Los ladrones eran conocidos y controlados por la Policía.
Había permanente movimiento cultural: música, teatro, cine internacional, exposiciones de pintura y otros. Se creó el Ministerio de Cultura, hoy desaparecido.
La migración rural, en ese entonces, estaba conformada en su mayoría por centenares de jóvenes que venían a cursar estudios de media y superior en la UNAH, Escuela Superior del Profesorado o escuelas normales (varones y mujeres).
El número de autos no era caótico. Por la calle se saludaban los vecinos, estudiantes y conocidos de cara.
El saludo cordial era característico de los capitalinos. Respetuosos de las normas urbanísticas: dar el asiento a los mayores o a las mujeres, el rincón de la acera a los de mayor edad y el paso a los peatones por los automovilistas.

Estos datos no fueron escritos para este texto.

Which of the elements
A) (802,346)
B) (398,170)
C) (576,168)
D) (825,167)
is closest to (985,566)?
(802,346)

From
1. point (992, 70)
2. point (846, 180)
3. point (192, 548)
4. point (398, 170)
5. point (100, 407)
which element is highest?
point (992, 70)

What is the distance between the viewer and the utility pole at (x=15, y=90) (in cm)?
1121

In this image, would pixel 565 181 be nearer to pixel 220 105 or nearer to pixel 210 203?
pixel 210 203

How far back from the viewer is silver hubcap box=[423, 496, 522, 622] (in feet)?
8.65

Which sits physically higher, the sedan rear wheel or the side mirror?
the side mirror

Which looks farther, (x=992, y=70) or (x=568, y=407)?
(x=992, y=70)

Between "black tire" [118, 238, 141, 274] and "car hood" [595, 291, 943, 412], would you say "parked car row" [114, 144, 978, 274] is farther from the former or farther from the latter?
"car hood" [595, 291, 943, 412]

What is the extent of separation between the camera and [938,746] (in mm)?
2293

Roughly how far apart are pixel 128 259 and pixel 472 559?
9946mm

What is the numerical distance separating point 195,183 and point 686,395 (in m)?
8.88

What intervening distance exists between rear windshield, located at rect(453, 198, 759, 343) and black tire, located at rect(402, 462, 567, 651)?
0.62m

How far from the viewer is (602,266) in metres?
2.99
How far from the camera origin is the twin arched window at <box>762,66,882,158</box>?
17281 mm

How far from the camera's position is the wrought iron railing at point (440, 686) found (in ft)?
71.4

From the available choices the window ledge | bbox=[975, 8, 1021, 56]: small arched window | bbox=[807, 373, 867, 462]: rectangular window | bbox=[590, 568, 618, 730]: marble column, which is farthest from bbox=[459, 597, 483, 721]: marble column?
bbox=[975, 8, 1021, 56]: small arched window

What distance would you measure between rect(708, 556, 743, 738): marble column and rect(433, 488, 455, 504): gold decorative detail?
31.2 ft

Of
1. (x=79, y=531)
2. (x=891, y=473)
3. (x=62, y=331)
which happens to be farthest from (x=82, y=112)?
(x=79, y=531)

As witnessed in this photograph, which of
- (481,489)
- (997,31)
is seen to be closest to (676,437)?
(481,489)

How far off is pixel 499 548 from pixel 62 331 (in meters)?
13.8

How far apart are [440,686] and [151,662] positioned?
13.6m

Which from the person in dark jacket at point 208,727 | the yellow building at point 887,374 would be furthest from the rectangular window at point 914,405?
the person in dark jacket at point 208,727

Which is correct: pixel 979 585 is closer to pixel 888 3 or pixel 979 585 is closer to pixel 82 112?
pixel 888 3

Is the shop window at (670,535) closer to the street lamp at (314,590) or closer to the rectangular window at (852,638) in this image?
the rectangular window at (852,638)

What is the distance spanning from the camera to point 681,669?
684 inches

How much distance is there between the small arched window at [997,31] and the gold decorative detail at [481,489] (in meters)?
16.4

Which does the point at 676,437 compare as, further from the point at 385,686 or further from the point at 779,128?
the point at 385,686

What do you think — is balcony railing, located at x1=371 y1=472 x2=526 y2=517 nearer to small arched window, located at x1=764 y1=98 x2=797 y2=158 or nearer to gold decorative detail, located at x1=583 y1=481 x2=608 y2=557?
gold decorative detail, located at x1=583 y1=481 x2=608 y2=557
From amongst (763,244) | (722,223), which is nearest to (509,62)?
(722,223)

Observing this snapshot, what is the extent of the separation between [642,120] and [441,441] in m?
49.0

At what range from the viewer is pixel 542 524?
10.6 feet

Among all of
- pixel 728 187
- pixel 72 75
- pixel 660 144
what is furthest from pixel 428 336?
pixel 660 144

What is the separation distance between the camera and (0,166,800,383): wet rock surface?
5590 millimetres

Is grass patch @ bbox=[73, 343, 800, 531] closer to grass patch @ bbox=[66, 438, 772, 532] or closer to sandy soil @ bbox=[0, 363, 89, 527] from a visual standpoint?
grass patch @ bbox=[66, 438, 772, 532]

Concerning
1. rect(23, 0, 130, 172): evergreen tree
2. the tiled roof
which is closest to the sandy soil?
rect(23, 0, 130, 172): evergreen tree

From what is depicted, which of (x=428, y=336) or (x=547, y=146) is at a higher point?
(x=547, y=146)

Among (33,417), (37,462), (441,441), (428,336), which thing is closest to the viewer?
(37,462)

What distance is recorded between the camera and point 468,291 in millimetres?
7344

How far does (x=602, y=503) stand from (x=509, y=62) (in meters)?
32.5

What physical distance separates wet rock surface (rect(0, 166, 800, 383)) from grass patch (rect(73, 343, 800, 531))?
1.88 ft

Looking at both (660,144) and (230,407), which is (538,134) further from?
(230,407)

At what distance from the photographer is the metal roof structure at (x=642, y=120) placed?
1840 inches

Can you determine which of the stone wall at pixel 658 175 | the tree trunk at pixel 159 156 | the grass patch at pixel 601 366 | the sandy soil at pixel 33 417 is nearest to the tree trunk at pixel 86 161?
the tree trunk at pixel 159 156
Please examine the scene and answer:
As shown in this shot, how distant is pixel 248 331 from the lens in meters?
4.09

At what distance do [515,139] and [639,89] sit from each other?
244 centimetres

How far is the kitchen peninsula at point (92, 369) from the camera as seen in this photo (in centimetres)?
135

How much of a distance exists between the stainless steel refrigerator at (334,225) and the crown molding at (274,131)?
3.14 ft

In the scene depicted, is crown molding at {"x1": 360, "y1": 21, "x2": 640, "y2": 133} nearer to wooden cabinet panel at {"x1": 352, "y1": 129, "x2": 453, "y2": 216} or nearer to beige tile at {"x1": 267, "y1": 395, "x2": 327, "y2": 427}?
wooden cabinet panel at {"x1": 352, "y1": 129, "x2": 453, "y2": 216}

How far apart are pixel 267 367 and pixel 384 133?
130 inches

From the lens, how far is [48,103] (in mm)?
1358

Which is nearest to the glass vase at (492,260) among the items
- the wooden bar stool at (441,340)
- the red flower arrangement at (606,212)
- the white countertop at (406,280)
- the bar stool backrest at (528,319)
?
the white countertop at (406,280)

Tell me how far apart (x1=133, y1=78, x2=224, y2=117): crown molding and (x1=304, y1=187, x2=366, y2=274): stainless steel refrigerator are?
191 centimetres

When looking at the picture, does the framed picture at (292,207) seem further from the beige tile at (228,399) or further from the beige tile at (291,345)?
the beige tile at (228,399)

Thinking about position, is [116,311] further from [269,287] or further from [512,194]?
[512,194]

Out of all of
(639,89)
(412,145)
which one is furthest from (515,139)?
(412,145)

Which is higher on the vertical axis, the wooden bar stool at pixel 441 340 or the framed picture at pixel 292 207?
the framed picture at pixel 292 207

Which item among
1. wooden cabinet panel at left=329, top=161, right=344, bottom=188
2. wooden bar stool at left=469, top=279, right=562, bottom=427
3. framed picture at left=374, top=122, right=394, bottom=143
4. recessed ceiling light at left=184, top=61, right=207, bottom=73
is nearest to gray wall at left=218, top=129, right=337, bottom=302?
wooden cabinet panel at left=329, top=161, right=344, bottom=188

Hoy, el automóvil es una necesidad y no un lujo, por la inseguridad prevaleciente en el servicio de transporte público sin control policial. Hay más carros que gente. No hay aparcamientos públicos -de bajo costo-. Los negocios cobran alta tarifa por aparcar en los mismos locales donde van sus mismos clientes. En las colonias no hay parqueos para los mismos carros de los propietarios y residentes y, si estos tienen garaje, no los usan. Los carros los dejan en la orilla de las aceras, causando un despelote que ninguna autoridad busca resolver. Cada quien busca resolver su problema sin importarle que deja “trancado” a los demás, es un incivilizado, poco solidario con sus semejantes.
Esa es la clase de ciudadano que ha surgido en la capital en los últimos 30 a 40 años. No sólo es descendiente del que otrora vino a estudiar y se quedó en la ciudad, sino de las oleadas que vinieron atraídos por la luz eléctrica, unas láminas de calamina y piso de cemento que se les ofreció demagógicamente. Vale excepción a la regla.